Halsin smiled. “I never give up on finding my old friends again, no matter how long it takes me.”

And she believed that with her entire being. Halsin was as steady as an ancient oak, determined and unchanging in his ways. Once, she remembered wondering at it, wondering at the depths of devotion he held for a childhood friend lost for a century. She had thought it an exception, his duty to nature reinforcing the need to free the trapped spirit of the land. Now, she thought, she understood that it was simply Halsin’s way. He bound himself to friends and faces and memories with a fierce permanence, even though he knew – he had always known, unlike her – that he would lose them in time. She swallowed. He must believe that it was worth it all, in the end, even if she couldn’t quite see how. But-

-But maybe she could trust his wisdom, once again.

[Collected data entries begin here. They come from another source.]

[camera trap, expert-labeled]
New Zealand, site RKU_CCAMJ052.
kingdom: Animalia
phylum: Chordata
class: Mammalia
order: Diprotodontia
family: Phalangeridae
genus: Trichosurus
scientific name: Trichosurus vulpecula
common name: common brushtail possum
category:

And as she was urged to slip into a reverie more peaceful and restful than she had felt since she had blinked her life away, she realised she would, and closed her eyes knowing she would remember this day again.

Notes:

I'm not very experienced with D&D lore, but I do find it interesting how half-elves appear fairly common, and their parents' relationships unremarkable for the most part. In other fantasy worlds (looking @ you, Tolkien) this kind of pairing is incredibly rare, and often times it's because the longer-lived half of the pair struggle with the implications of loving someone they will lose so soon.

I like to draw on that, including the Tolkien-esque weariness (of loss, of grief, of time passing) and feeling of detachment from the world that the elves carry with them, as I find otherwise D&D elves are a bit flat. They're basically just Normal People that coincidentally live 7x longer than humans do. Add in the weight of those centuries, and suddenly the elves' penchant for reclusiveness in Faerun makes a lot more sense. It also coincidentally makes our dear bear-druid that much more inspiring for how he manages to hold onto both loss and hope for years and years without faltering. Winky wink.